Tuliskan kembali seluruh artikel di bawah tentang Jokowi dalam jaring laba-laba AS dan China tanpa mengubah satu kata pun.

> **Kutipan Dokumen**:
........
Jokowi Bagian Jaring Laba – Laba AS dan China?
Keberhasilan Pilpres 2019 bukan lagi keberhasilan AS sebagaimana Pilpres 2014, tetapi AS dan RRC secara kompak menerapkan Ideologi Freemasonry (penggabungan kekuatan Kapitalis dan Komunis) dengan Sandiwara seakan-akan AS kontra China, padahal masih satu tujuan juga untuk "menguasai" Indonesia.
Oleh: Sutoyo Abadi, Koordinator Kajian Politik Merah Putih
INFORMASI ini berasal dari berita Al Jazera yang bersumber artikel oleh Persatuan Umat Islam Seluruh Dunia (PUISD) atau WMA (World Muslim Asdociation).
Info ini sudah muncul di berbagai media Islam dalam negeri antara tahun 2010-2013 terlihat benang merah perjalanan Joko Widodo seorang mantan Walikota Solo menjadi Gubernur DKI Jakarta yang kemudian Presiden RI akan menjadi jaring laba-laba AS (Amerika Serikat) dan China
Sejak akhir 2004, secara bersamaan pula SBY (Susilo Bambang Yudhoyono) menjadi Presiden RI sedang Jokowidodo menjadi Walikota Solo. Kala itu baru saja terjadi "hiruk pikuk" bom Bali I dan II.
........
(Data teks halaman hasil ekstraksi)
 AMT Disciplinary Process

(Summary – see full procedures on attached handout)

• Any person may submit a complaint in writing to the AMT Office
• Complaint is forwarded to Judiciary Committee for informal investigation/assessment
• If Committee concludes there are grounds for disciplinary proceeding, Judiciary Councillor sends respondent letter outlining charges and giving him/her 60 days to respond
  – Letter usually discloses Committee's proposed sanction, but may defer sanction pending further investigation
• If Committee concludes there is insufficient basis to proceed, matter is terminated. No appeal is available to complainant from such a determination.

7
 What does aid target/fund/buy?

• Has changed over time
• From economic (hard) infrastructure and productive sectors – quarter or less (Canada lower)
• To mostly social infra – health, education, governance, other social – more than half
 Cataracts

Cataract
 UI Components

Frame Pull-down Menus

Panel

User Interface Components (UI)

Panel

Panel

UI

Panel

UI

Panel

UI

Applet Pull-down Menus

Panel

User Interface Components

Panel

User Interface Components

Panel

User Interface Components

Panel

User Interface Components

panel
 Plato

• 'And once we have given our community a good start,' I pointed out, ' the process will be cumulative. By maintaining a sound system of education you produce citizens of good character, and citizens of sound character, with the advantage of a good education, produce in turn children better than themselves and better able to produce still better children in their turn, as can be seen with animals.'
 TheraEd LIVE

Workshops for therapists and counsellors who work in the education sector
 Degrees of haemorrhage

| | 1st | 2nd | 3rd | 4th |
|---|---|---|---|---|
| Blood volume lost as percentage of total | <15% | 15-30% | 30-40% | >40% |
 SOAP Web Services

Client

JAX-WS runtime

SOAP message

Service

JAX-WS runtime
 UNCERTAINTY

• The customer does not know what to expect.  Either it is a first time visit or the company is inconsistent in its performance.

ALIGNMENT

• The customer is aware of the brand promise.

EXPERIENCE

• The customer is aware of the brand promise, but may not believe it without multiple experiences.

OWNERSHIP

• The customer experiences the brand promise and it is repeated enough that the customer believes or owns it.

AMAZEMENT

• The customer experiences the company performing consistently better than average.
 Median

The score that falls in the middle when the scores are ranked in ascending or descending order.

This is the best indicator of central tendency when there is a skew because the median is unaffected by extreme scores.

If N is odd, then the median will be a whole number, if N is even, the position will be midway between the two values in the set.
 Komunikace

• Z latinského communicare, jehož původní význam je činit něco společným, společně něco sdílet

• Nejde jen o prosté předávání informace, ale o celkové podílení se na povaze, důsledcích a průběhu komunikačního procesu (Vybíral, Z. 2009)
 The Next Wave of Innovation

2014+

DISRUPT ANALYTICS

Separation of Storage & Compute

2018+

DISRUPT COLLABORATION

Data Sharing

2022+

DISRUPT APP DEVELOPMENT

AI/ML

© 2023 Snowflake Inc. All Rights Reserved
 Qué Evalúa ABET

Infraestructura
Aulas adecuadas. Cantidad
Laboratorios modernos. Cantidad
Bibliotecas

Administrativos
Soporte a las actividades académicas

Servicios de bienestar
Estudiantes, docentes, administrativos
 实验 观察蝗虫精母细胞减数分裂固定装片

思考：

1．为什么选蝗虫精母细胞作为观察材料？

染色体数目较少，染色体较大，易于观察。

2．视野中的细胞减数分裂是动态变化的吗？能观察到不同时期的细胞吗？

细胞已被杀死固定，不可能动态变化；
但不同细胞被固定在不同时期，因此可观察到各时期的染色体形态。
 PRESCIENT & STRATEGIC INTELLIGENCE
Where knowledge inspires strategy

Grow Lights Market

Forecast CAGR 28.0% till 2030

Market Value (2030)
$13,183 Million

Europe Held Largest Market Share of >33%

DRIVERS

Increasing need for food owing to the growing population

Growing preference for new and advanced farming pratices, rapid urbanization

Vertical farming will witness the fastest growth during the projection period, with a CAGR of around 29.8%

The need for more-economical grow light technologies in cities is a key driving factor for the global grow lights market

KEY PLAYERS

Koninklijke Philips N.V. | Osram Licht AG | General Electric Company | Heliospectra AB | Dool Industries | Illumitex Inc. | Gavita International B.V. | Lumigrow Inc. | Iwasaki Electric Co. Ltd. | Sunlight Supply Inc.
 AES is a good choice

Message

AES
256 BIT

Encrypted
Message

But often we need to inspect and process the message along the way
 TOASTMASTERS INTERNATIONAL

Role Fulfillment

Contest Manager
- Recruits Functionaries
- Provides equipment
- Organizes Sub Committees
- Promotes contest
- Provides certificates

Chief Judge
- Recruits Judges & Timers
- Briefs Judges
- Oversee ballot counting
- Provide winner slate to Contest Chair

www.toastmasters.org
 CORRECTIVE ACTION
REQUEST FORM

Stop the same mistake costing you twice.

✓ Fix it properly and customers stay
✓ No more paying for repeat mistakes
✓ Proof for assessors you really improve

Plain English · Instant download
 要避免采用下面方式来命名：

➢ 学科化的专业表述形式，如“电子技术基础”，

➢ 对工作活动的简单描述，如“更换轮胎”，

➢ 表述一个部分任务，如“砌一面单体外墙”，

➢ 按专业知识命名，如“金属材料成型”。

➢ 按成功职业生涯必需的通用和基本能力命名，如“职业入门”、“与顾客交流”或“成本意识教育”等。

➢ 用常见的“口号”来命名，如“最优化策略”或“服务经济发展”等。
........
> **Jawaban Latihan**:
Jokowi Bagian Jaring Laba – Laba AS dan China?
Keberhasilan Pilpres 2019 bukan lagi keberhasilan AS sebagaimana Pilpres 2014, tetapi AS dan RRC secara kompak menerapkan Ideologi Freemasonry (penggabungan kekuatan Kapitalis dan Komunis) dengan Sandiwara seakan-akan AS kontra China, padahal masih satu tujuan juga untuk "menguasai" Indonesia.
Oleh: Sutoyo Abadi, Koordinator Kajian Politik Merah Putih
INFORMASI ini berasal dari berita Al Jazera yang bersumber artikel oleh Persatuan Umat Islam Seluruh Dunia (PUISD) atau WMA (World Muslim Asdociation).
Info ini sudah muncul di berbagai media Islam dalam negeri antara tahun 2010-2013 terlihat benang merah perjalanan Joko Widodo seorang mantan Walikota Solo menjadi Gubernur DKI Jakarta yang kemudian Presiden RI akan menjadi jaring laba-laba AS (Amerika Serikat) dan China
Sejak akhir 2004, secara bersamaan pula SBY (Susilo Bambang Yudhoyono) menjadi Presiden RI sedang Jokowidodo menjadi Walikota Solo. Kala itu baru saja terjadi "hiruk pikuk" bom Bali I dan II.